According to P. J. Asquith (1984) anthropomorphisms are part of our ordinary everyday speech: “Anthropomorphism arising through ordinary language terminology appears in reports carried out with scrupulous attention to objective methodology... simply as a result of the nature of our language... Reference to a conscious subject always slips in, whatever the disinfecting precautions, simply because language has been so framed as to carry it.” (Asquith 1984)
Now also think about this: currently we live in a time were children walk around with robotic dogs. Where alarm clocks speaks to us in the morning. Virtual pets die if we don't flood them with love and care. Computers go to "sleep" if we leave them alone or better they come to bed with us warming our laps while we read the latest gossip on facebook. It actually is no surprise that we think about our electronic objects in a human like/animated way, because most of them do have animal and human-like behaviors and characteristics, they are very animated. They blink, make noises and sounds, tell us for example when the ink cartridge is empty or when the battery needs to be recharged. These characteristics are definitely triggering our senses.
When we first purchase electronic objects we don't have a relationship. But the longer we own it the more we build one. It is learning about each others habits and vices, just like a friendship or marriage. We carry most of the EOs (electronic objects) closely with us where ever we go - is this not an intimate relation?
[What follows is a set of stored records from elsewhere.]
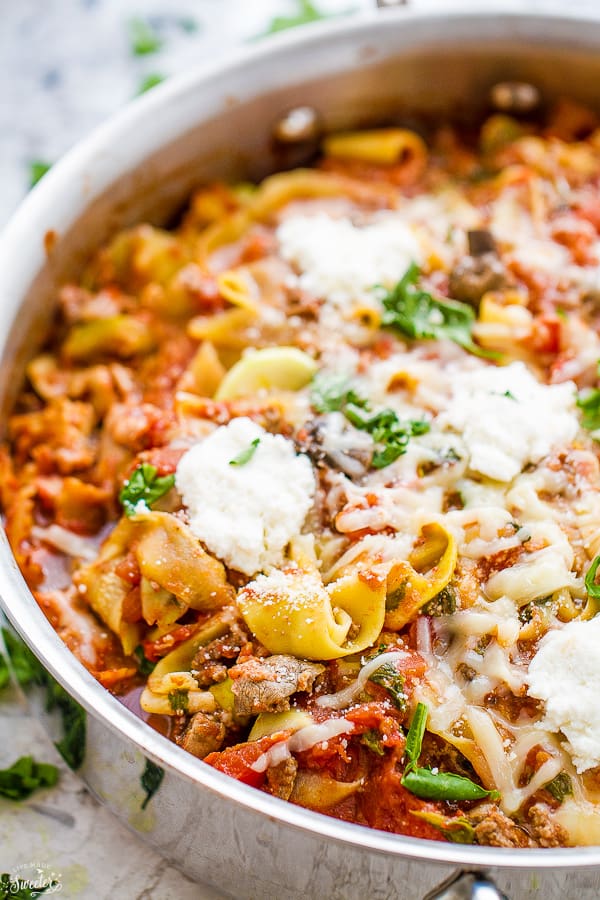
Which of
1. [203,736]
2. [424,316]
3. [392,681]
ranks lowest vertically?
[203,736]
I think that there is still another significant reason why we have the urge to anthropomorphize with our EOs - they are inanimate, emotionless, man-made. They break, they stop working, but not because they want to make our life more difficult, because they JUST BREAK. Like us they are not perfect, but like ourselves and our cohabitants we want them to be perfect. We have certain expectations when we operate our EOs. Where do these expectations come from? Is it because we pay money for them or because of an advertisement? The market has us believe "this is the best product ever, it won't let you down." But then when it does, we don't know how to deal with it.
In Part A the stories and the processes led to a closer look at how objects view the world and how they perceive us interacting with them.
Already Marshall McLuhan (1967) made the point that shaping our tools also means that our tools shape us. Therefore I attached a spy cam to numerous inanimate objects, leaving us with a rather different perspectives. The aim was to follow McLuhans famous assumptions that an EO is a sort of crutch which we depend upon and which remains an external and independent object.
Trying to project ourselves in things that are close to us, like our inanimate objects, may have an effect in the long run. This playful mental training will enable us to put ourselves in the shoes of a cohabitant—for example roommates. This would prevent you from encountering them on a purely functional basis: as objects of our egos. What a mind game!